# REQUIRED TASK
Copy out the lines of the records word for word, from the line containing "Photographically speaking, which" through the last line of the records, with both ends included.

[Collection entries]

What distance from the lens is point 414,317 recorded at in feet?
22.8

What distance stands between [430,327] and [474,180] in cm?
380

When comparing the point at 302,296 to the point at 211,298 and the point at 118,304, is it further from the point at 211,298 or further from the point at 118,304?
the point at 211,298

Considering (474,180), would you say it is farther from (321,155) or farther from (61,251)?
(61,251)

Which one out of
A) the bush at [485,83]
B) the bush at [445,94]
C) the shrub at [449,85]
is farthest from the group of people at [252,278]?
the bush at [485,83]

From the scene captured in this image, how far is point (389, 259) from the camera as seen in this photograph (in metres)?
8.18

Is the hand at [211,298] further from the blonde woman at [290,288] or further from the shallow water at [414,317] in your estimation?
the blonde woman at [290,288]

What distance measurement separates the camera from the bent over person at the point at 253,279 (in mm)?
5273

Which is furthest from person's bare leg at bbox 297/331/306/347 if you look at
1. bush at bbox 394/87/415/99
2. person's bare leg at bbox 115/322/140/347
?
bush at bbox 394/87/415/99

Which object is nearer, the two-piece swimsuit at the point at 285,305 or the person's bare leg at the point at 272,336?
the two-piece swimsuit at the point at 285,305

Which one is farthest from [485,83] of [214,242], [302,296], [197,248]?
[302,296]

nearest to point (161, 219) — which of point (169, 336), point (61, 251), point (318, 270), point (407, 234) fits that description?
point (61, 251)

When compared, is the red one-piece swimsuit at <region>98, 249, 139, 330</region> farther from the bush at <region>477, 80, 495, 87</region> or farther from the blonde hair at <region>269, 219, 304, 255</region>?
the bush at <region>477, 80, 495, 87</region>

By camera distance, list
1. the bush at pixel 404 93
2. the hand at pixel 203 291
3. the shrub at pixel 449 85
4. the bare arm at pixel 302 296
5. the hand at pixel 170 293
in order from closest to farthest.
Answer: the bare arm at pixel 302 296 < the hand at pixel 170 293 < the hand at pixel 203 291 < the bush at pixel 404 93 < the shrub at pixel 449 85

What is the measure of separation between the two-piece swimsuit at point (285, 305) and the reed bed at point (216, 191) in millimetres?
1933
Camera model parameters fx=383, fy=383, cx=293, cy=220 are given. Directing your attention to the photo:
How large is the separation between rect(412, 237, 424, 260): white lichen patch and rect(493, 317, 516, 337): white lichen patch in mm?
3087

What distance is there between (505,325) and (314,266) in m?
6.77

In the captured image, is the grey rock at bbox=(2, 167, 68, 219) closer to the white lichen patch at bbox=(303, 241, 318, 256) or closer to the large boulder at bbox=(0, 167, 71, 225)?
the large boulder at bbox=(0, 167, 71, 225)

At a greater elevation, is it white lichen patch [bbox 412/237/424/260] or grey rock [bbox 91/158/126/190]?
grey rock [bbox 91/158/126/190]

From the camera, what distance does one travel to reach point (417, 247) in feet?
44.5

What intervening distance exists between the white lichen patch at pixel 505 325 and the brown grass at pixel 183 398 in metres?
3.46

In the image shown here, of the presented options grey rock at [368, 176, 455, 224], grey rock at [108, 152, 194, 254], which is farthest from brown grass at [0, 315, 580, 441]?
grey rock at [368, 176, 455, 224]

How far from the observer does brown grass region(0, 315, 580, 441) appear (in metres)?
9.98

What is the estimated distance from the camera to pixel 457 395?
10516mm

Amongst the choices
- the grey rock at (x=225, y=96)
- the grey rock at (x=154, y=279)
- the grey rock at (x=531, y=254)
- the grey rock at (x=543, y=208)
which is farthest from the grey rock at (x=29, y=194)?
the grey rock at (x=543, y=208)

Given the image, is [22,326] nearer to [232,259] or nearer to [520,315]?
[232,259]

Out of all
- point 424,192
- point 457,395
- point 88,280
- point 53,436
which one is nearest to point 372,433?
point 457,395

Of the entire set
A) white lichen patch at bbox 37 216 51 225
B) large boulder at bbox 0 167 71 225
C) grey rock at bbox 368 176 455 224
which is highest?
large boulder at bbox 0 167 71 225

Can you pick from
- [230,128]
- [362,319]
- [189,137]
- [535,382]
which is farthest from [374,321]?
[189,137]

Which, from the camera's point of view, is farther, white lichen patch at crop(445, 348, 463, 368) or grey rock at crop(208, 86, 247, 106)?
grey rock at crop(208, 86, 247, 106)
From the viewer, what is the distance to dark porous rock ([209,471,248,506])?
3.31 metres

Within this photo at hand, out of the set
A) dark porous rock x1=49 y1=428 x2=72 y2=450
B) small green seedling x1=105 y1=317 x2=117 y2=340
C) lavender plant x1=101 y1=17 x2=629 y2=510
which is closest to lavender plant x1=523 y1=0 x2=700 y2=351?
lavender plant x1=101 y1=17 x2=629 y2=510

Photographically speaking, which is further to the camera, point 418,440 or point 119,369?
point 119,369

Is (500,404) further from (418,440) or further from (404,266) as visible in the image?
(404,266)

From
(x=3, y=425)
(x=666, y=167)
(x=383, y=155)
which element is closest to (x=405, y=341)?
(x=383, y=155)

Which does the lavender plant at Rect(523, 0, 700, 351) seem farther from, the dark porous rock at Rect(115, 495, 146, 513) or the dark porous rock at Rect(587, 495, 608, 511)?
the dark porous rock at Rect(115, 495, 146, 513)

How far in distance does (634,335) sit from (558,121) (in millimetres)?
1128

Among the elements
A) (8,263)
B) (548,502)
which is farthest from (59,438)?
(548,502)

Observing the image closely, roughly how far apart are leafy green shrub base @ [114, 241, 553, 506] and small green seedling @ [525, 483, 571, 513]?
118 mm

# RESULT OF THIS TASK
Photographically speaking, which is further to the camera, point 418,440 or point 119,369?
point 119,369

Is (500,404) further from (418,440) or further from (404,266) as visible in the image?
(404,266)

From
(x=3, y=425)
(x=666, y=167)
(x=383, y=155)
which element is closest to (x=405, y=341)?
(x=383, y=155)

Which does the lavender plant at Rect(523, 0, 700, 351) seem farther from, the dark porous rock at Rect(115, 495, 146, 513) or the dark porous rock at Rect(587, 495, 608, 511)?
the dark porous rock at Rect(115, 495, 146, 513)

How far in distance does (634,335) sit from (558,121) (in millimetres)?
1128

Among the elements
A) (8,263)
B) (548,502)
which is farthest from (59,438)?
(548,502)

Observing the image closely, roughly how far apart are leafy green shrub base @ [114, 241, 553, 506] and small green seedling @ [525, 483, 571, 513]?
118 mm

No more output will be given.